§ **EXERCISE DETAILS**: The whole set of entries is to be restated word for word.

(Stored data)
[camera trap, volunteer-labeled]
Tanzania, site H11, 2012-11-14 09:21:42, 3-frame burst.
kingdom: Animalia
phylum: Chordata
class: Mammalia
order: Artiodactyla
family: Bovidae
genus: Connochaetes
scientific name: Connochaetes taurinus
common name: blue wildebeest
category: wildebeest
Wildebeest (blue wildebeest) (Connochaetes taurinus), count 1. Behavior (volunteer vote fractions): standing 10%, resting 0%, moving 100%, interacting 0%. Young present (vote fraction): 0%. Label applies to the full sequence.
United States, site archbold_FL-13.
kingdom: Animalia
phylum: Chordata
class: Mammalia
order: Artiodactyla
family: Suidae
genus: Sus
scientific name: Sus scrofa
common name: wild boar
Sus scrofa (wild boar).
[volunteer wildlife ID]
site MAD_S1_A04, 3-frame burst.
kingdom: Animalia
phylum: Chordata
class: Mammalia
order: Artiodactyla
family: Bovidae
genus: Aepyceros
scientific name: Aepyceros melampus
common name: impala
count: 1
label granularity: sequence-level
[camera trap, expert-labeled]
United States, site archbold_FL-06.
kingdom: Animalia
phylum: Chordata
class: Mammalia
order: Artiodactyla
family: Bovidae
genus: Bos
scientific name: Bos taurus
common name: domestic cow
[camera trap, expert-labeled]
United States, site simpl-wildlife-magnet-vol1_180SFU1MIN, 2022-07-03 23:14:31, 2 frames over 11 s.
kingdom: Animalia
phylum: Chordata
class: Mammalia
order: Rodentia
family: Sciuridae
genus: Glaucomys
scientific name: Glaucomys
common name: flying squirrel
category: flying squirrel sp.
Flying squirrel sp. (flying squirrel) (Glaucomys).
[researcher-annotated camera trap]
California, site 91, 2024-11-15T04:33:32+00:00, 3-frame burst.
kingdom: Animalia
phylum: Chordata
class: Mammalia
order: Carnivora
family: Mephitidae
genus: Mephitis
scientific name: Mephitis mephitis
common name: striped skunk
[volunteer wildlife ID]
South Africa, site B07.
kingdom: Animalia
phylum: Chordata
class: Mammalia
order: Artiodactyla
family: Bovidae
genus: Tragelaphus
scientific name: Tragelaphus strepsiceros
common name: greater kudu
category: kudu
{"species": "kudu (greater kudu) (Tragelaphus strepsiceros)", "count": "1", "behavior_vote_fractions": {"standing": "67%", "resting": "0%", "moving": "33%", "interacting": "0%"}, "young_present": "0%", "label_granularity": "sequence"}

§ **SOLUTION FOR THIS PROBLEM**:
[camera trap, volunteer-labeled]
Tanzania, site H11, 2012-11-14 09:21:42, 3-frame burst.
kingdom: Animalia
phylum: Chordata
class: Mammalia
order: Artiodactyla
family: Bovidae
genus: Connochaetes
scientific name: Connochaetes taurinus
common name: blue wildebeest
category: wildebeest
Wildebeest (blue wildebeest) (Connochaetes taurinus), count 1. Behavior (volunteer vote fractions): standing 10%, resting 0%, moving 100%, interacting 0%. Young present (vote fraction): 0%. Label applies to the full sequence.
United States, site archbold_FL-13.
kingdom: Animalia
phylum: Chordata
class: Mammalia
order: Artiodactyla
family: Suidae
genus: Sus
scientific name: Sus scrofa
common name: wild boar
Sus scrofa (wild boar).
[volunteer wildlife ID]
site MAD_S1_A04, 3-frame burst.
kingdom: Animalia
phylum: Chordata
class: Mammalia
order: Artiodactyla
family: Bovidae
genus: Aepyceros
scientific name: Aepyceros melampus
common name: impala
count: 1
label granularity: sequence-level
[camera trap, expert-labeled]
United States, site archbold_FL-06.
kingdom: Animalia
phylum: Chordata
class: Mammalia
order: Artiodactyla
family: Bovidae
genus: Bos
scientific name: Bos taurus
common name: domestic cow
[camera trap, expert-labeled]
United States, site simpl-wildlife-magnet-vol1_180SFU1MIN, 2022-07-03 23:14:31, 2 frames over 11 s.
kingdom: Animalia
phylum: Chordata
class: Mammalia
order: Rodentia
family: Sciuridae
genus: Glaucomys
scientific name: Glaucomys
common name: flying squirrel
category: flying squirrel sp.
Flying squirrel sp. (flying squirrel) (Glaucomys).
[researcher-annotated camera trap]
California, site 91, 2024-11-15T04:33:32+00:00, 3-frame burst.
kingdom: Animalia
phylum: Chordata
class: Mammalia
order: Carnivora
family: Mephitidae
genus: Mephitis
scientific name: Mephitis mephitis
common name: striped skunk
[volunteer wildlife ID]
South Africa, site B07.
kingdom: Animalia
phylum: Chordata
class: Mammalia
order: Artiodactyla
family: Bovidae
genus: Tragelaphus
scientific name: Tragelaphus strepsiceros
common name: greater kudu
category: kudu
{"species": "kudu (greater kudu) (Tragelaphus strepsiceros)", "count": "1", "behavior_vote_fractions": {"standing": "67%", "resting": "0%", "moving": "33%", "interacting": "0%"}, "young_present": "0%", "label_granularity": "sequence"}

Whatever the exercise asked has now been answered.